Subvenções vitalícias e discussões efémeras
PS e PSD não conseguiram esconder o embaraço do avanço e recuo na lei das subvenções.
Ao insólito do caso juntou-se o extremar de posições por parte dos deputados. A proposta de alteração à lei das subvenções foi aprovada na quinta-feira com os votos favoráveis do PS e PSD e regressou esta sexta-feira ao debate na especialidade no Parlamento por iniciativa do Bloco de Esquerda. A surpresa aconteceu quando os próprios defensores e proponentes da alteração à lei (Couto dos Santos do PSD e José Lello do PS) decidiram retirar a proposta, com um frase lapidar: “Em nome do bom senso, os proponentes da proposta pedem que seja retirada”. Seguiu-se uma salva de palmas sobretudo da bancada do PSD (que no dia anterior tinha aprovado a proposta) e começou então uma troca de argumentos e acusações entre os vários partidos, numa espécie de fuga para frente para tentar disfarçar o embaraço de no dia anterior terem dado luz verde à mesma proposta.
As subvenções políticas terminaram em 2005 com o Governo de José Sócrates, mas os deputados que nessa altura já tivessem 12 anos de funções mantiveram esse benefício.

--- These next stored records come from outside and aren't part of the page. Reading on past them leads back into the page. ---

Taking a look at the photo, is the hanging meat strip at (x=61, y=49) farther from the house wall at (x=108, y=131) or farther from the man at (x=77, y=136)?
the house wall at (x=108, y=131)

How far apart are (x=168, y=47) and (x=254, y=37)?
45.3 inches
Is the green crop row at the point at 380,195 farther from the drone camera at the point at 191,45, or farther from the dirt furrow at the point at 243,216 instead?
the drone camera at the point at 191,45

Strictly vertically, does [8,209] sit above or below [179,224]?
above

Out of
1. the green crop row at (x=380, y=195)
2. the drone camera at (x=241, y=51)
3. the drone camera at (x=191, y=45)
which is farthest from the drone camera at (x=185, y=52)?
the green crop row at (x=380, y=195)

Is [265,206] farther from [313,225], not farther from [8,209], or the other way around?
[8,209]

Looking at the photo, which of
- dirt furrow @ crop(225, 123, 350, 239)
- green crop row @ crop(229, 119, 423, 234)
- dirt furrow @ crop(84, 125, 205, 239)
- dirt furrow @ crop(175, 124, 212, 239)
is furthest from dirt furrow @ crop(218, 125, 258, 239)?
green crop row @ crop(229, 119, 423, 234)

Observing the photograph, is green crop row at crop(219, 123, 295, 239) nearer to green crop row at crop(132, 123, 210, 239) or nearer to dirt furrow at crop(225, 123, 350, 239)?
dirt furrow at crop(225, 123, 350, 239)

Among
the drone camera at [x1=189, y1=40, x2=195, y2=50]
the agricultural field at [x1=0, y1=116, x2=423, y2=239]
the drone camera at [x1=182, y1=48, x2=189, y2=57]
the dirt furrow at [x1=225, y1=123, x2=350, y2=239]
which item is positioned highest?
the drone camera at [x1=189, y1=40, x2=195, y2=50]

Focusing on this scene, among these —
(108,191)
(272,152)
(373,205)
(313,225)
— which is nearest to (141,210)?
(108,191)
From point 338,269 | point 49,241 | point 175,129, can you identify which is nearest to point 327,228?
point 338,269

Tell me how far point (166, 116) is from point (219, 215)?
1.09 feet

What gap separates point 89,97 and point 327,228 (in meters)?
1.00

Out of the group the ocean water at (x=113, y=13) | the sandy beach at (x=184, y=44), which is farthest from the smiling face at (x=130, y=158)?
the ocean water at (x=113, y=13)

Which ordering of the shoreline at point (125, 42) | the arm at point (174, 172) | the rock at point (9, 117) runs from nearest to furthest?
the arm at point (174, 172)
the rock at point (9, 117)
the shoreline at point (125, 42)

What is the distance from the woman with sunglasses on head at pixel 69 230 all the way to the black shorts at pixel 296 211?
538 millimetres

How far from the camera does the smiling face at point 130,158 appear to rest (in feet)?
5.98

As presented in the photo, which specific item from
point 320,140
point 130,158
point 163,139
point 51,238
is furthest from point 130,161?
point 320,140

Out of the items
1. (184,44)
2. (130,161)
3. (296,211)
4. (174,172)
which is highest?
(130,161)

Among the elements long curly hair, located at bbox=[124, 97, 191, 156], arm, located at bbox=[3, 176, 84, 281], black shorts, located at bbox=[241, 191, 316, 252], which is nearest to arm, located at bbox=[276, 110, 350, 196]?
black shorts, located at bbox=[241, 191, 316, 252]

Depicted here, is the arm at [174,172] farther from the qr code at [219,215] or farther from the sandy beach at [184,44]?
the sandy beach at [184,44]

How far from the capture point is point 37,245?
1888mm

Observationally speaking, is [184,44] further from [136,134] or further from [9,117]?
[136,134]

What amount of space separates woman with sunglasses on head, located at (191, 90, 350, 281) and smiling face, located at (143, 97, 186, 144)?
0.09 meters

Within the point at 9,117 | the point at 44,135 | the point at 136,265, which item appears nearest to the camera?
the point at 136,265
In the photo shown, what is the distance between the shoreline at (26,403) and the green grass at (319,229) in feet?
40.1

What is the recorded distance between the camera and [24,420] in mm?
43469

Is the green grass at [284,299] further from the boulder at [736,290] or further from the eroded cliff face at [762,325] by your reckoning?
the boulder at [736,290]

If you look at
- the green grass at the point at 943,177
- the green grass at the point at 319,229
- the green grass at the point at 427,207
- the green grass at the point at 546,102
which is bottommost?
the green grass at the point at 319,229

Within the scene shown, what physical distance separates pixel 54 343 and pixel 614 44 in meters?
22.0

E foi já com Passos Coelho que se decidiu colocar um travão adicional às pensões vitalícias, tendo os deputados com um rendimento superior a dois mil euros (excluindo a subvenção) perdido temporariamente o direito a essa prestação. A polémica proposta de lei apresentada por Couto dos Santos e José Lello para alterar o Orçamento do Estado previa a reposição desse benefício, sendo que as subvenções ficavam apenas sujeitas a uma taxa de 15% na parte que excedesse os dois mil euros.
A proposta que gerou tanta polémica tinha um problema de timing e outra de conteúdo. Numa altura em que a generalidade dos portugueses continua sujeita a medidas de austeridade extraordinárias seria pouco ético, e pouco justo, repor as subvenções dos políticos que foram cortadas precisamente porque o país estava a viver (e ainda vive) tempos de sacrifícios.
Em termos de substância, o problema da proposta de lei 524-C é que justificava a reposição dos cortes com o argumento de que o tecto imposto às subvenções vitalícias feria a Constituição da República. Quando os deputados têm dúvidas sobre a legalidade de uma lei não devem limitar-se a revogar essa lei. Devem tão-só enviar a lei para quem de direito, o Tribunal Constitucional, para aferir da sua constitucionalidade. Bastam 23 deputados para fazer um pedido de fiscalização sucessiva junto do TC, um número que nem o PS, nem o PSD teriam grandes dificuldades em arregimentar.
Esta sexta-feira Isabel Moreira, do PS, veio admitir precisamente, com alguma indignação pelo meio, poder suscitar a inconstitucionalidade da suspensão das subvenções vitalícias. Isso é o que PS e PSD deveriam ter feito logo de início. Aliás, se tivessem dúvidas já o deveriam ter feito em Janeiro quando o Orçamento de 2014 entrou em vigor. Por que é que só agora é que se lembraram? O que fica é a sensação de que os deputados dos dois maiores partidos não quiseram assumir politicamente o ónus de uma decisão pouco popular, procurando ao invés argumentos com validade jurídica duvidosa para repor um benefício que por alguma razão foi extinto desde 2005.